掲載日 : [2005-06-29] 照会数 : 5635
寄稿・『未来をひらく歴史』を刊行して
寄稿・『未来をひらく歴史』を刊行して
歴史認識共有への一歩…刊行まで3年余
大日方純夫さん(早稲田大学教授)
1945年8月に終結した戦争で、日本は敗北し、中国は勝利し、韓国は解放されました。その60年後の今、3国は、過去の歴史をどうとらえ、未来に向けてどのような関係を築いていくべきなのでしょうか。

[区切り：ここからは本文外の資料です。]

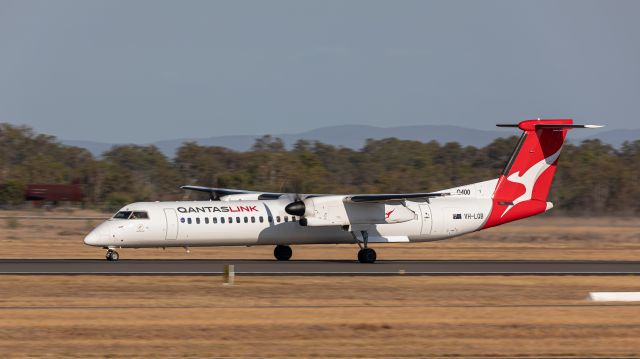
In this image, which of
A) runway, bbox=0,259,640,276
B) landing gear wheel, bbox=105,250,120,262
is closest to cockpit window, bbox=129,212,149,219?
landing gear wheel, bbox=105,250,120,262

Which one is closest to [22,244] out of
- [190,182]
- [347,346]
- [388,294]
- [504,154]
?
[388,294]

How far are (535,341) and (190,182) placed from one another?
7736 cm

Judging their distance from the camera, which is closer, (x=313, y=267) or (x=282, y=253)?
(x=313, y=267)

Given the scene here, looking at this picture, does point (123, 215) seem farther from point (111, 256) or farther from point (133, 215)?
point (111, 256)

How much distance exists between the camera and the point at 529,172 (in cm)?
3384

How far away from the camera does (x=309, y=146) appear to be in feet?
385

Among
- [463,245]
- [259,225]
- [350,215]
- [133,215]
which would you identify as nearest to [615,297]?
[350,215]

5月末、私たちは、日本・中国・韓国共同編集『未来をひらく歴史』(日本版・高文研)の刊行にこぎつけました。2002年3月、中国・南京で開かれた「第1回歴史認識と東アジアの平和フォーラム」で企画に合意を見たのが直接のスタートですから、刊行までに3年2カ月がかかったことになります。その間、3国の編集メンバーは、メールで頻繁に意見を交換しあいながら、10回を超える国際会議を開いて議論を重ね、一致点・合意点を確認しつつ、一つの作品を生み出すために力を注いできました。
◆4分科会で検討
最初の1年間は、5回の国際会議を中心に、どのような本をつくるのかを議論しあって、構成を確定し、何とか執筆を分担し合うところまでこぎつけました。その後、約4カ月間を第1次原稿の執筆にあて、昨年5月から今年1月までの間に5回の国際会議を開いて、各国で分担して執筆した原稿の検討を重ね、第5次原稿を経て、今年3月、ようやく印刷にまわす最終原稿に到達しました。原稿の検討は、時代ごと、4つの分科会にわかれて、かなり徹底的に行いましたが、通訳や翻訳にあたっていただいた皆さんの奮闘は、並大抵ではありませんでした。
何をどう取り上げ、それをどのように構成していくのか、大いに議論しましたが、何と言ってもきびしい議論が展開されたのは、原稿の検討に入ってからです。それぞれの原稿に対して、取り上げ方、評価の仕方から書き方まで、問題点を指摘しあって、書き換えを〞迫る〟わけですから。しかし、その過程を通じて、研究状況や評価の違い・ズレも、かなりはっきりしてきました。これまで気づかなかった多くの発見もありました。
◆必要な複合認識
たとえば、韓国に対する植民地支配や中国に対する侵略戦争は、「日本史」の対象ですが、その場合、日本側の支配の歴史、侵略の歴史に傾いてしまいがちです。しかし、韓国の側、中国の側から見ることによって、抵抗とたたかいの歴史が浮き彫りになってきます。また、民衆の生活や女性たちの行動に関心はあっても、自国だけしかわかりませんでしたが、原稿を読むなかで、他の2国の民衆の姿が具体的に浮かび上がってきました。
視点を転換させることによって、同じ事柄の別の側面が見えてきます。また、視座を移動させることによって、今まで見えなかったものが見えてきます。共通の事柄を、一方からだけでなく、三方から照らし出してみること。複合的な認識力を高めることを通じて、共通部分に対する認識は深まっていきます。また、一方の状況だけでなく、三方の状況を洗い出して、相互に照らし合わせてみること。それぞれの状況を知りあうことを通じて、他者に対する認識は深まり、認識範囲は拡大されていきます。歴史認識を豊かに鍛えていくこうした作業を通じて、相互認識は深まり、歴史認識の共有部分は確実に拡大していきます。
◆平和の共同体へ
緊密化の度をいよいよ強める東アジア。隣国同士の相互理解と友好関係なしに、その未来はありえません。私たちが目ざすのは、共通の歴史教材によって歴史認識の共有への道を開き、ひいては東アジアに平和の共同体をつくることです。この本を、東アジアの新しい歴史の扉をひらく〞鍵〟にしてほしいと思います。その鍵を握るのは、とくに未来を担う若い世代です。